START THE RECORDS

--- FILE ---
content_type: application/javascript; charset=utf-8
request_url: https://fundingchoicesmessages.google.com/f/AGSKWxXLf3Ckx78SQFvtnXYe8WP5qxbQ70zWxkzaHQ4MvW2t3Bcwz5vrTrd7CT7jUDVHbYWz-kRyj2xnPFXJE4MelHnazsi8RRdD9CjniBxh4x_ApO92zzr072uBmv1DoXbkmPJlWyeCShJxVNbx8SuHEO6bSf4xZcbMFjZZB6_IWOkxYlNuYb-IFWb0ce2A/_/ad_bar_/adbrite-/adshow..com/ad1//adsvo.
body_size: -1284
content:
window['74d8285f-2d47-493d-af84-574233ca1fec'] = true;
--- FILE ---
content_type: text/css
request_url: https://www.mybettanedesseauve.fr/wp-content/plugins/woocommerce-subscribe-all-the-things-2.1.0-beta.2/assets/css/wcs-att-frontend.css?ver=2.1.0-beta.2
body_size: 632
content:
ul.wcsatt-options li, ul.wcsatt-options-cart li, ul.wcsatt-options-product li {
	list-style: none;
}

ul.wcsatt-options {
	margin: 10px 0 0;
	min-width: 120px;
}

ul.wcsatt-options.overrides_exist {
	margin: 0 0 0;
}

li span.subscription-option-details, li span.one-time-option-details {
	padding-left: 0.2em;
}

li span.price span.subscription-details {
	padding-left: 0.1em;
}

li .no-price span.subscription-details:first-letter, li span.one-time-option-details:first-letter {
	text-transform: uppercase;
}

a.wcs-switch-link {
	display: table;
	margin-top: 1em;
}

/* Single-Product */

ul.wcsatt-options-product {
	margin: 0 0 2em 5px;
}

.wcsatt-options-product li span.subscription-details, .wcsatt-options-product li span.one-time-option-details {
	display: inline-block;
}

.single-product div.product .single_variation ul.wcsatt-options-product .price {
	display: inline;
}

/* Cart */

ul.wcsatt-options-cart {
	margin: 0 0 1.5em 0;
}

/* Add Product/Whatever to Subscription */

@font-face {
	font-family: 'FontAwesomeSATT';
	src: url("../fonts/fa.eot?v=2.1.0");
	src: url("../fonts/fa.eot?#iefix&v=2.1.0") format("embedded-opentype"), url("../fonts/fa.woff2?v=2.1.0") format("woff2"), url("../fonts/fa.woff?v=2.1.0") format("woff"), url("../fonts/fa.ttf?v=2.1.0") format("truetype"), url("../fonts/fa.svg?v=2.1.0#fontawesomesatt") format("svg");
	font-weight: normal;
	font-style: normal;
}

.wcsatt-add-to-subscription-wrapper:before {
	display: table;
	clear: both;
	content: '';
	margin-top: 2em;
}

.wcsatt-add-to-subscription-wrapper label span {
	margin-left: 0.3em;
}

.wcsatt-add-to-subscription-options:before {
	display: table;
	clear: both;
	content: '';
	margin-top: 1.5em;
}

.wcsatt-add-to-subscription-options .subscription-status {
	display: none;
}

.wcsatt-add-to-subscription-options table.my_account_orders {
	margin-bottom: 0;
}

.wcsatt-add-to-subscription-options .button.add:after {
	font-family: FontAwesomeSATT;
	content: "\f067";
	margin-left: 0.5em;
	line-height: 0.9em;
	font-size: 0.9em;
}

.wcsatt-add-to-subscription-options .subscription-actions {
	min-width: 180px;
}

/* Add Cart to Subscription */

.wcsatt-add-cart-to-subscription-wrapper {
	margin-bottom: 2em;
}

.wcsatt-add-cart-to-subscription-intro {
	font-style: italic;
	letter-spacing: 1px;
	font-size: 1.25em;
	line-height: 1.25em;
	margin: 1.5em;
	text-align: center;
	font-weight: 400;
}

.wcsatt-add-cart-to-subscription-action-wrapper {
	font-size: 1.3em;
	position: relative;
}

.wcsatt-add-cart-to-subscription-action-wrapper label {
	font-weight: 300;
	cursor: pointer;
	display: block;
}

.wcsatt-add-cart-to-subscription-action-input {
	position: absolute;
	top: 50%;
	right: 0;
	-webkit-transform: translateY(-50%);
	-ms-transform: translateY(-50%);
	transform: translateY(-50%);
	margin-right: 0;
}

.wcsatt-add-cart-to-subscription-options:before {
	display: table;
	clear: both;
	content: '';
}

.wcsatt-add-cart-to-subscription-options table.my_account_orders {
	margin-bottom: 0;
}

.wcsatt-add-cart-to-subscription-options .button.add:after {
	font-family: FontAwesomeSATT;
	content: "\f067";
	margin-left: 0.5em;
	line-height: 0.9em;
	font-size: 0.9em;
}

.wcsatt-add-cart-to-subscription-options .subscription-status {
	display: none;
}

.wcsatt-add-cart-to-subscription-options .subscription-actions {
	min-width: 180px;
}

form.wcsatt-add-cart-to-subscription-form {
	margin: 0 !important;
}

END THE RECORDS

### [AIM OF THE EXERCISE]
From the first line to the last, return the records unchanged.

### [RESPONSE FOR THIS EXERCISE]
--- FILE ---
content_type: application/javascript; charset=utf-8
request_url: https://fundingchoicesmessages.google.com/f/AGSKWxXLf3Ckx78SQFvtnXYe8WP5qxbQ70zWxkzaHQ4MvW2t3Bcwz5vrTrd7CT7jUDVHbYWz-kRyj2xnPFXJE4MelHnazsi8RRdD9CjniBxh4x_ApO92zzr072uBmv1DoXbkmPJlWyeCShJxVNbx8SuHEO6bSf4xZcbMFjZZB6_IWOkxYlNuYb-IFWb0ce2A/_/ad_bar_/adbrite-/adshow..com/ad1//adsvo.
body_size: -1284
content:
window['74d8285f-2d47-493d-af84-574233ca1fec'] = true;
--- FILE ---
content_type: text/css
request_url: https://www.mybettanedesseauve.fr/wp-content/plugins/woocommerce-subscribe-all-the-things-2.1.0-beta.2/assets/css/wcs-att-frontend.css?ver=2.1.0-beta.2
body_size: 632
content:
ul.wcsatt-options li, ul.wcsatt-options-cart li, ul.wcsatt-options-product li {
	list-style: none;
}

ul.wcsatt-options {
	margin: 10px 0 0;
	min-width: 120px;
}

ul.wcsatt-options.overrides_exist {
	margin: 0 0 0;
}

li span.subscription-option-details, li span.one-time-option-details {
	padding-left: 0.2em;
}

li span.price span.subscription-details {
	padding-left: 0.1em;
}

li .no-price span.subscription-details:first-letter, li span.one-time-option-details:first-letter {
	text-transform: uppercase;
}

a.wcs-switch-link {
	display: table;
	margin-top: 1em;
}

/* Single-Product */

ul.wcsatt-options-product {
	margin: 0 0 2em 5px;
}

.wcsatt-options-product li span.subscription-details, .wcsatt-options-product li span.one-time-option-details {
	display: inline-block;
}

.single-product div.product .single_variation ul.wcsatt-options-product .price {
	display: inline;
}

/* Cart */

ul.wcsatt-options-cart {
	margin: 0 0 1.5em 0;
}

/* Add Product/Whatever to Subscription */

@font-face {
	font-family: 'FontAwesomeSATT';
	src: url("../fonts/fa.eot?v=2.1.0");
	src: url("../fonts/fa.eot?#iefix&v=2.1.0") format("embedded-opentype"), url("../fonts/fa.woff2?v=2.1.0") format("woff2"), url("../fonts/fa.woff?v=2.1.0") format("woff"), url("../fonts/fa.ttf?v=2.1.0") format("truetype"), url("../fonts/fa.svg?v=2.1.0#fontawesomesatt") format("svg");
	font-weight: normal;
	font-style: normal;
}

.wcsatt-add-to-subscription-wrapper:before {
	display: table;
	clear: both;
	content: '';
	margin-top: 2em;
}

.wcsatt-add-to-subscription-wrapper label span {
	margin-left: 0.3em;
}

.wcsatt-add-to-subscription-options:before {
	display: table;
	clear: both;
	content: '';
	margin-top: 1.5em;
}

.wcsatt-add-to-subscription-options .subscription-status {
	display: none;
}

.wcsatt-add-to-subscription-options table.my_account_orders {
	margin-bottom: 0;
}

.wcsatt-add-to-subscription-options .button.add:after {
	font-family: FontAwesomeSATT;
	content: "\f067";
	margin-left: 0.5em;
	line-height: 0.9em;
	font-size: 0.9em;
}

.wcsatt-add-to-subscription-options .subscription-actions {
	min-width: 180px;
}

/* Add Cart to Subscription */

.wcsatt-add-cart-to-subscription-wrapper {
	margin-bottom: 2em;
}

.wcsatt-add-cart-to-subscription-intro {
	font-style: italic;
	letter-spacing: 1px;
	font-size: 1.25em;
	line-height: 1.25em;
	margin: 1.5em;
	text-align: center;
	font-weight: 400;
}

.wcsatt-add-cart-to-subscription-action-wrapper {
	font-size: 1.3em;
	position: relative;
}

.wcsatt-add-cart-to-subscription-action-wrapper label {
	font-weight: 300;
	cursor: pointer;
	display: block;
}

.wcsatt-add-cart-to-subscription-action-input {
	position: absolute;
	top: 50%;
	right: 0;
	-webkit-transform: translateY(-50%);
	-ms-transform: translateY(-50%);
	transform: translateY(-50%);
	margin-right: 0;
}

.wcsatt-add-cart-to-subscription-options:before {
	display: table;
	clear: both;
	content: '';
}

.wcsatt-add-cart-to-subscription-options table.my_account_orders {
	margin-bottom: 0;
}

.wcsatt-add-cart-to-subscription-options .button.add:after {
	font-family: FontAwesomeSATT;
	content: "\f067";
	margin-left: 0.5em;
	line-height: 0.9em;
	font-size: 0.9em;
}

.wcsatt-add-cart-to-subscription-options .subscription-status {
	display: none;
}

.wcsatt-add-cart-to-subscription-options .subscription-actions {
	min-width: 180px;
}

form.wcsatt-add-cart-to-subscription-form {
	margin: 0 !important;
}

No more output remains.